As service members handed out 30 million Meals, Ready-to-Eat to victims of Hurricane Katrina, a few troops and some victims apparently snagged some of the packaged meals to sell on the popular auction site for personal profit, according to a new report.
The Defense Department inspector general is investigating a handful of service members accused of stealing dozens of boxes of MREs and selling them on the site.
The Government Accountability Office issued correspondence Feb. 13 detailing an investigation it conducted into MREs that were spotted on eBay.
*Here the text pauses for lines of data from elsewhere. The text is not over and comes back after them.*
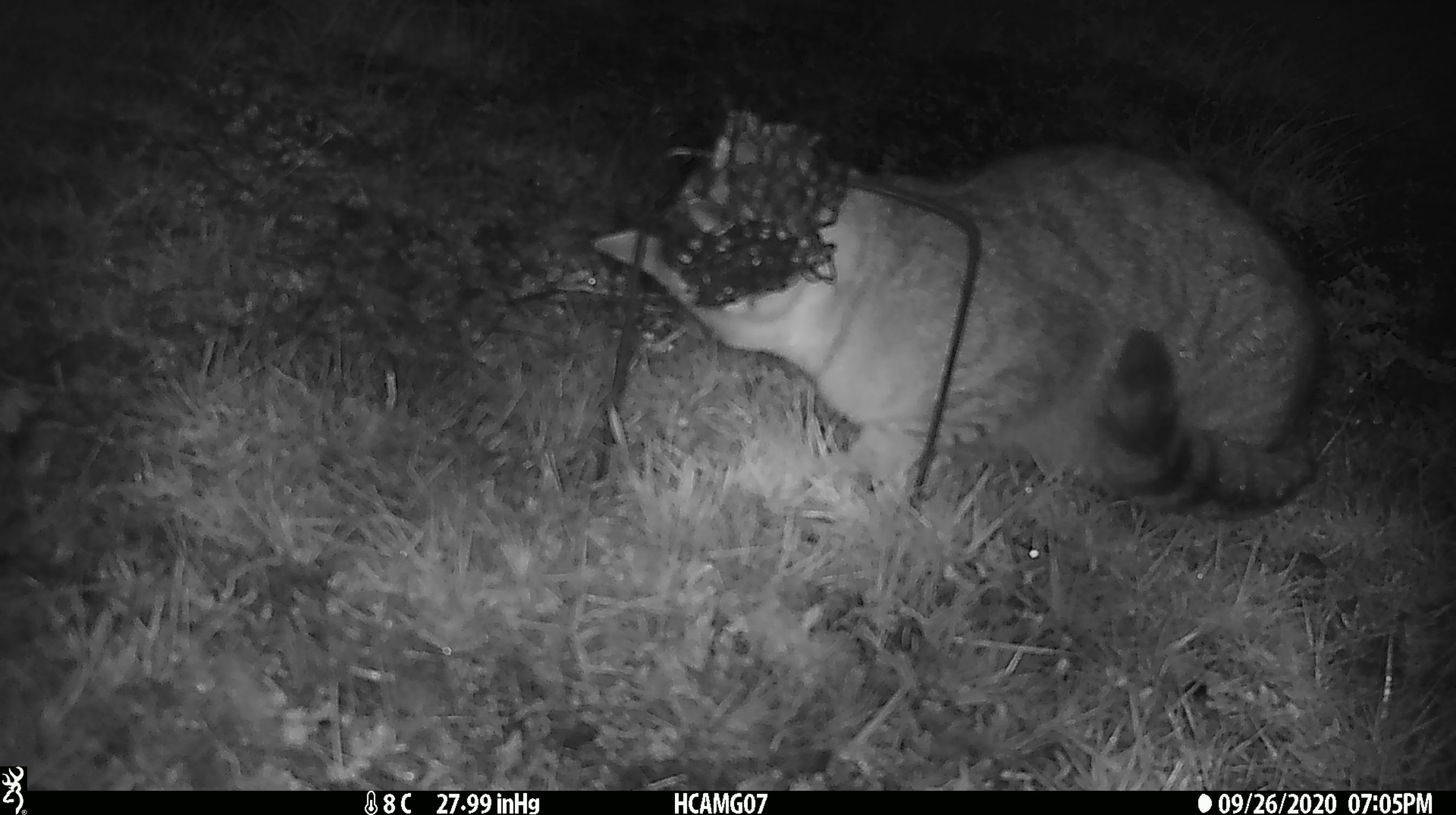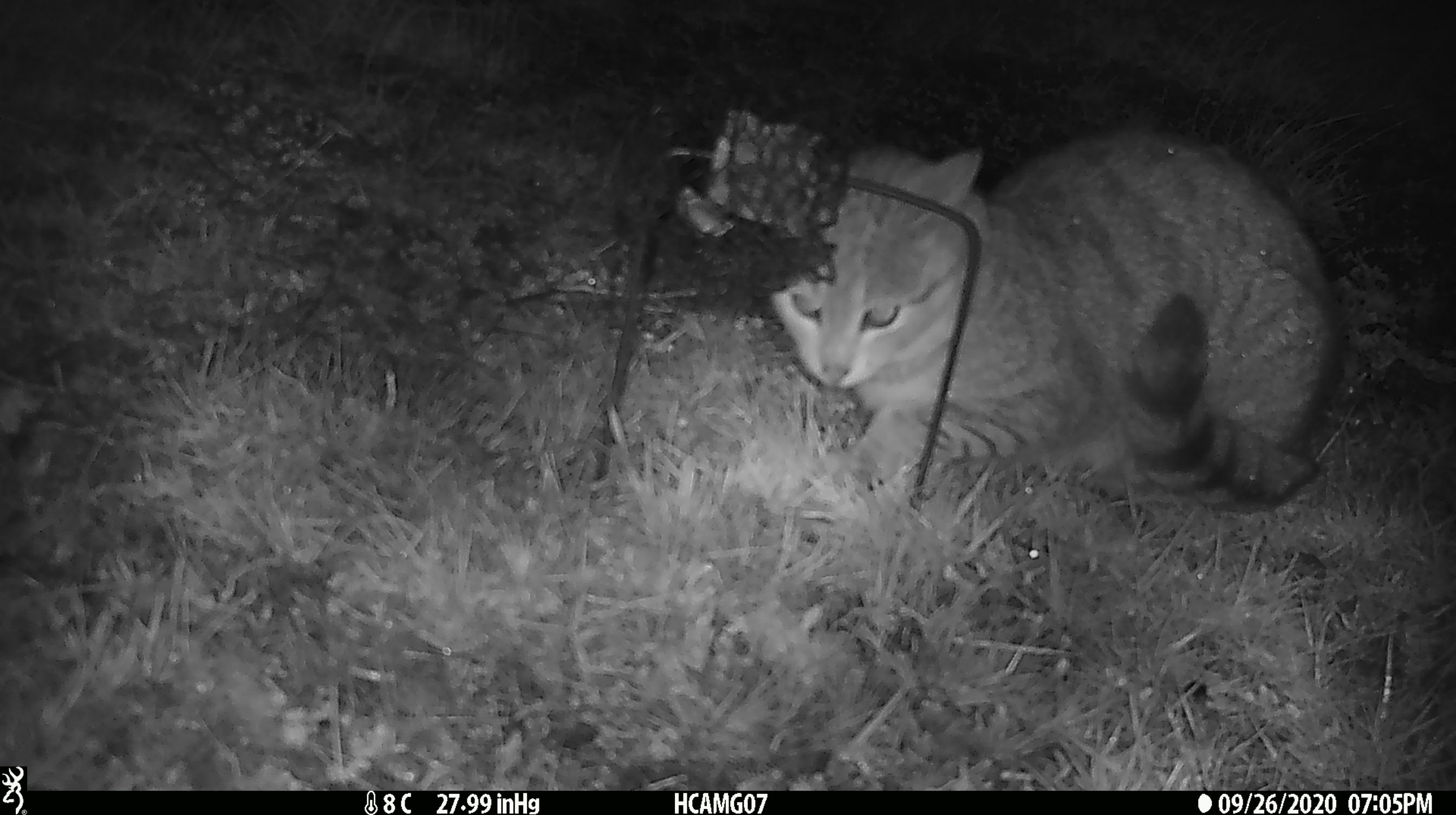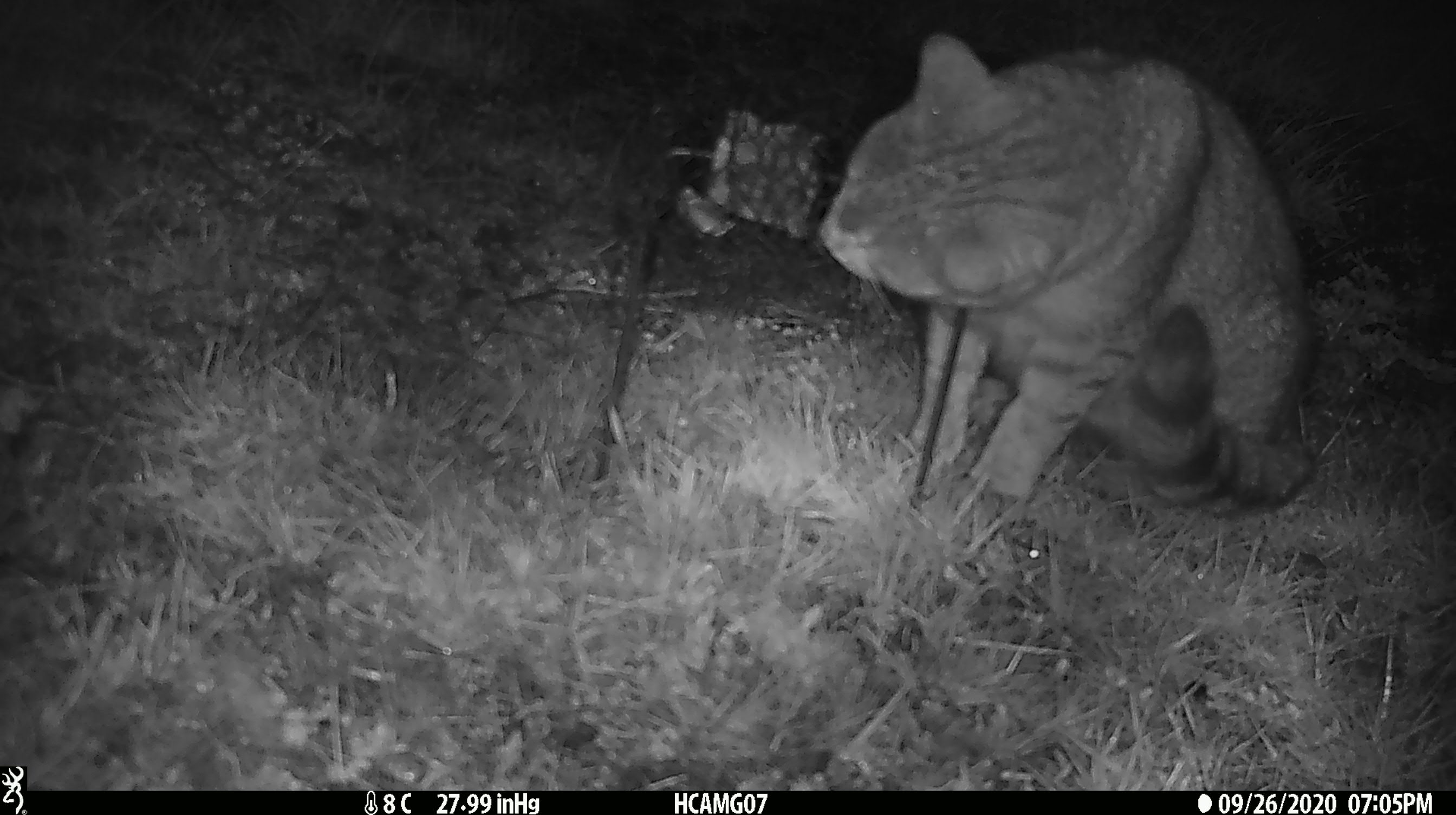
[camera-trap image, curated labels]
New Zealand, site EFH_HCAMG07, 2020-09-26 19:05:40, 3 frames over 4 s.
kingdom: Animalia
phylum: Chordata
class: Mammalia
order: Carnivora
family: Felidae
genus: Felis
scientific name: Felis catus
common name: domestic cat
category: cat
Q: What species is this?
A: Cat (domestic cat) (Felis catus).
Investigators monitored the auction site Oct. 18, after relief efforts in the Gulf Coast region were underway. It found eight eBay sellers hawking MREs, including some evidently “diverted” from Katrina relief efforts.
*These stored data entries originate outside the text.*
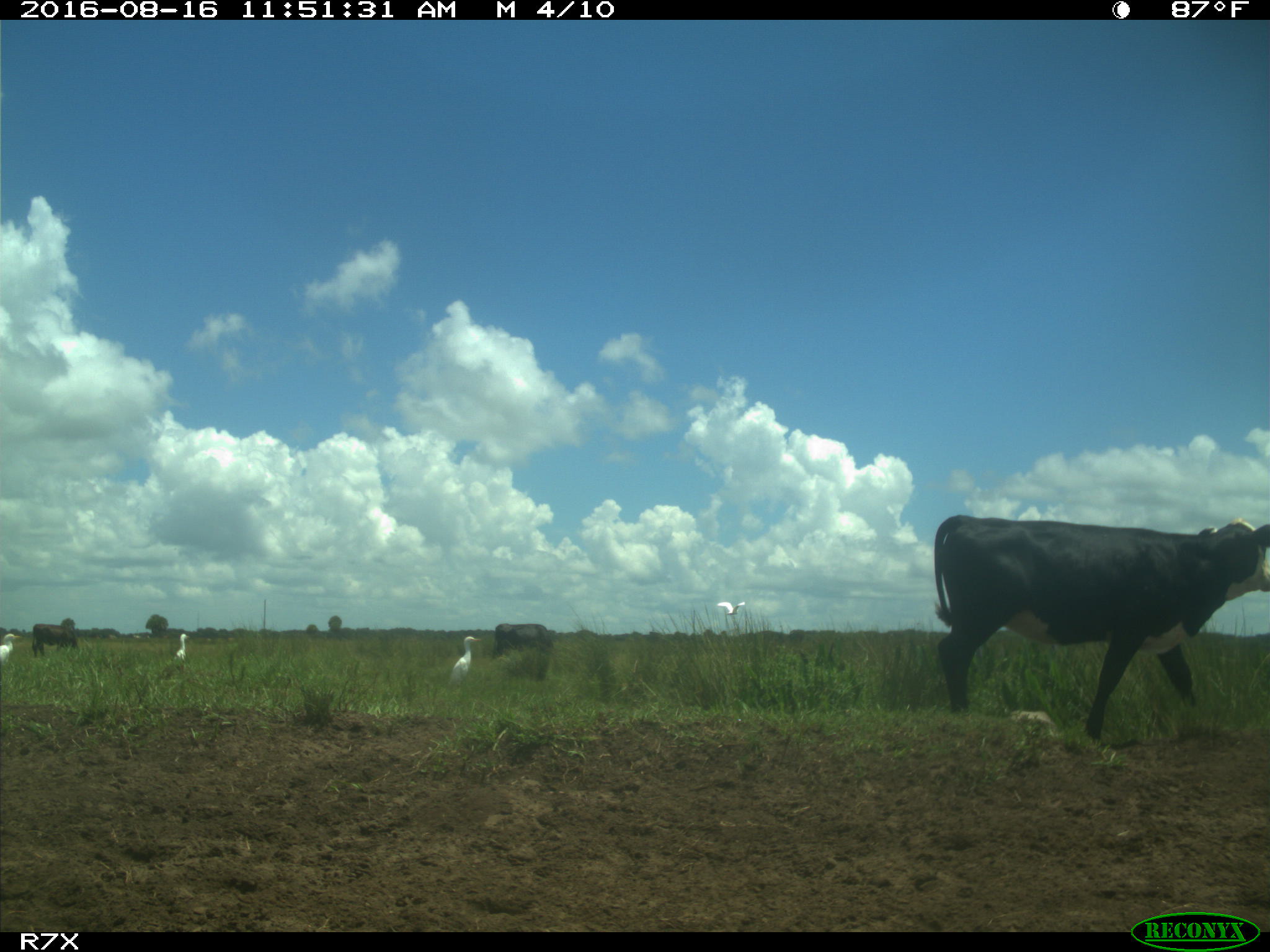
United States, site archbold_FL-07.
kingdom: Animalia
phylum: Chordata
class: Mammalia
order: Artiodactyla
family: Bovidae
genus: Bos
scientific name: Bos taurus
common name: domestic cow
The sellers included two Katrina victims selling cases of MREs on eBay. But investigators also found an active-duty Marine, an active-duty airman, a Georgia National Guardsman and a retired airman selling MREs on eBay that day.
“Although we cannot conclusively link the remaining five MRE sales to the hurricane relief efforts, our investigation revealed additional instances where sellers may have improperly obtained MREs and sold them to the public for private gain,” said the Feb. 13 letter, sent to House and Senate lawmakers.
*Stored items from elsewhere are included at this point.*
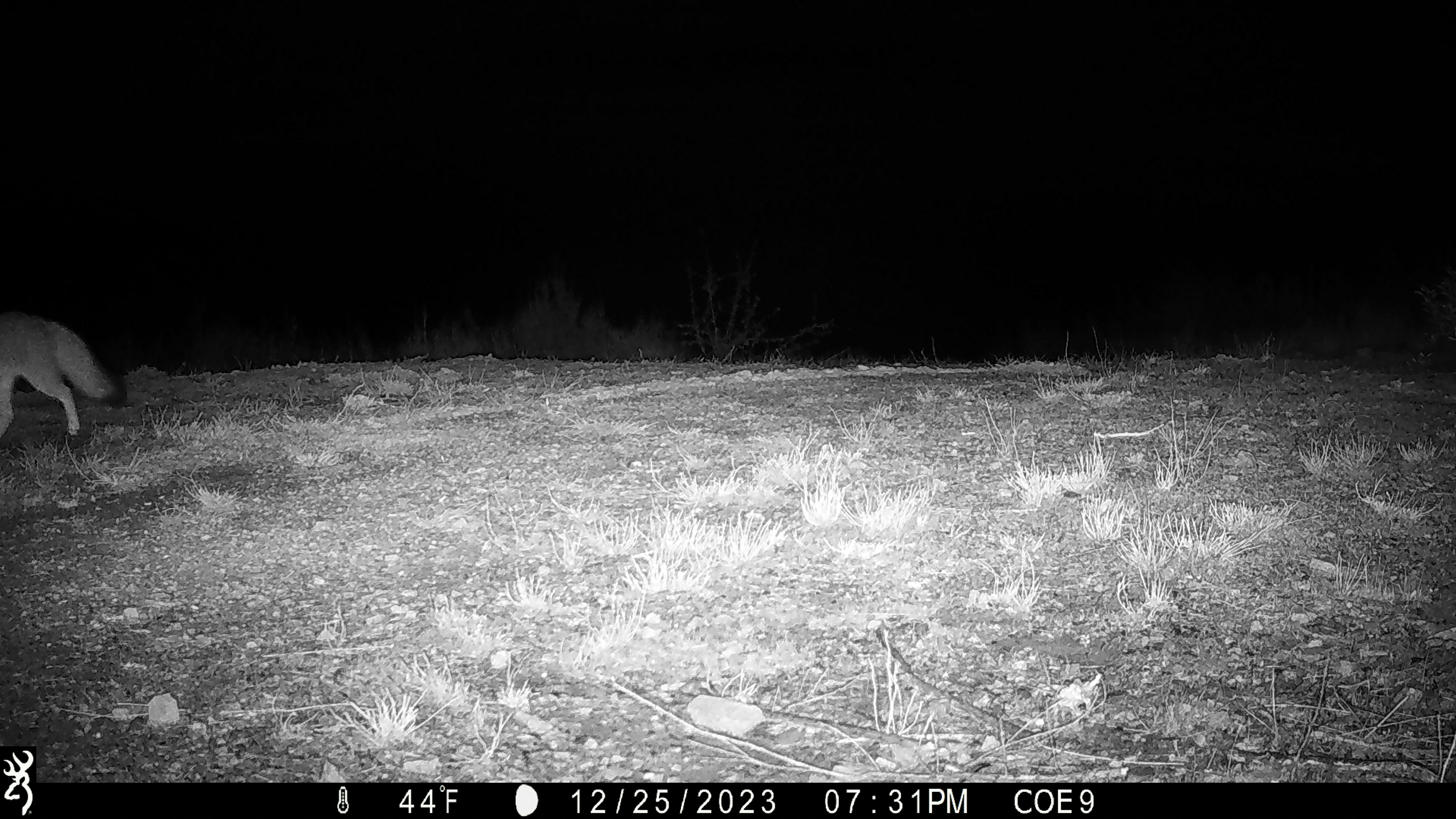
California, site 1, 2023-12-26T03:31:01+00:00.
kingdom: Animalia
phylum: Chordata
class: Mammalia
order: Carnivora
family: Canidae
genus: Urocyon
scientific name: Urocyon cinereoargenteus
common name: gray fox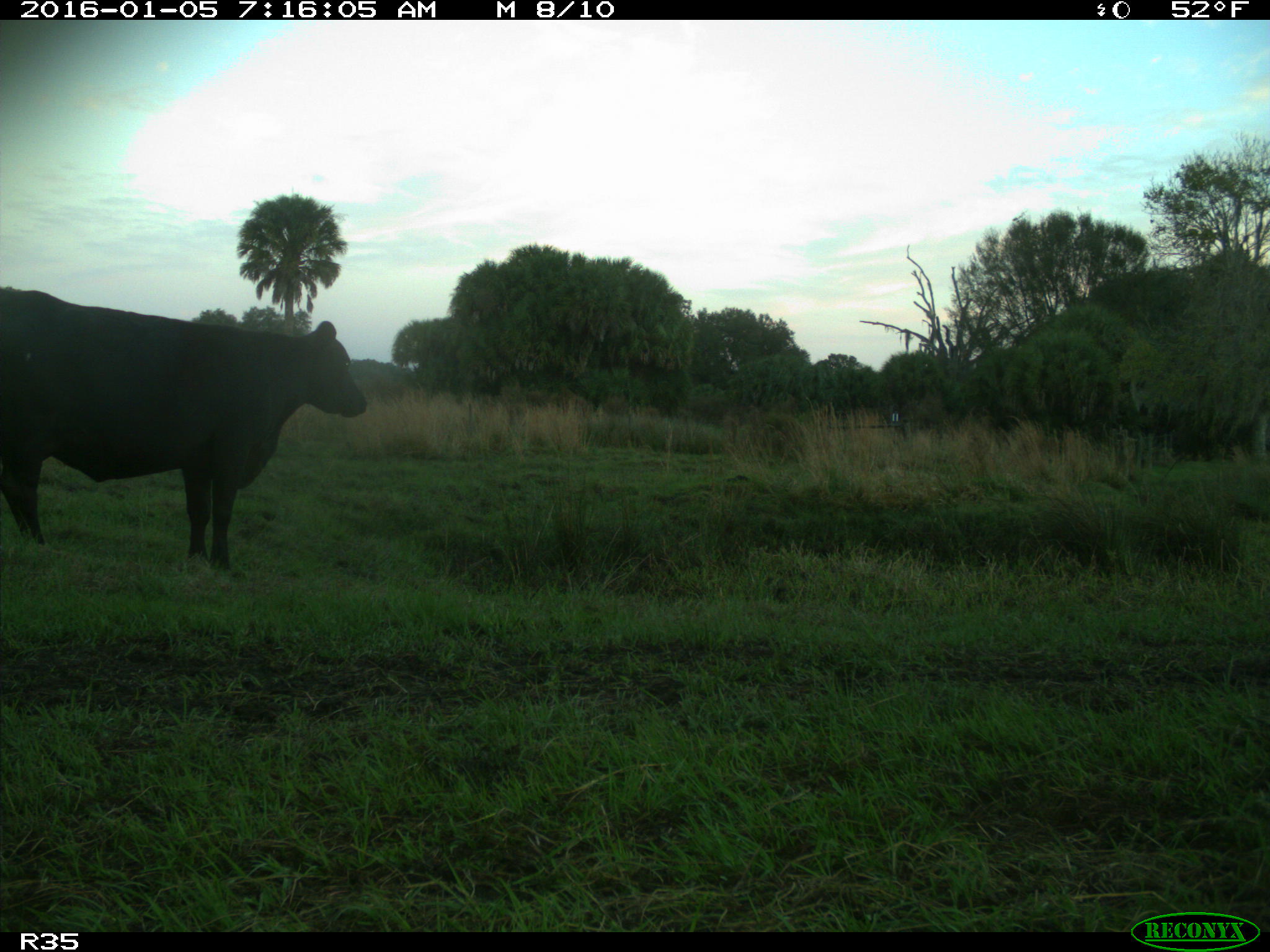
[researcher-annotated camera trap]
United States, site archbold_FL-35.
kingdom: Animalia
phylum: Chordata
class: Mammalia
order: Artiodactyla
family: Bovidae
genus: Bos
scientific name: Bos taurus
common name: domestic cow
The GAO, the investigative arm of Congress, said its investigation pertains to about 250 stolen cases of MREs worth about $12,000.
“If military MREs are sold to the general public on eBay, then they are clearly not reaching their intended recipients and [is] a waste of taxpayer dollars and possible criminal activity,” it said.
The GAO referred six of the eight investigations to the Pentagon inspector general and sent copies of its report to the director of the Defense Logistics Agency, which is responsible for distributing MREs.
Gary Comerford, a spokesman for the Pentagon inspector general, said the matter is under review, and officials have not yet determined if they will pursue criminal charges.
“Right now, we’re still … looking into it to see what steps to take next,” Comerford said.
The service members could face charges relating to the resale of military property, according to the GAO.
The retired airman sold his MREs from the Pensacola, Fla., area. The Marine, who took MREs from a trash container at the Marine Corps Logistics Base in Albany, Ga., sold them from there. The active-duty airman is stationed at Holloman Air Force Base, N.M., while the Georgia guardsman was based near Woodstock, Ga. A policeman with the Tennessee National Guard also was found to have sold MREs on eBay, according to the GAO.
A look at the offerings on eBay Feb. 15 showed several sellers of “military MREs,” cases of which go for about $40 or $50 — plus $50 for shipping in one instance.
It is not clear where the MREs on the site originated. But photos of the cartons appear to resemble the MRE boxes familiar to deployed service members.
The GAO said the policy of the Philadelphia-based Defense Supply Center states that MREs are to be sold only to the military and other “federally funded activities.”
Boxes also carry a printed warning: “U.S. Government Property, Commercial Resale is Unlawful.”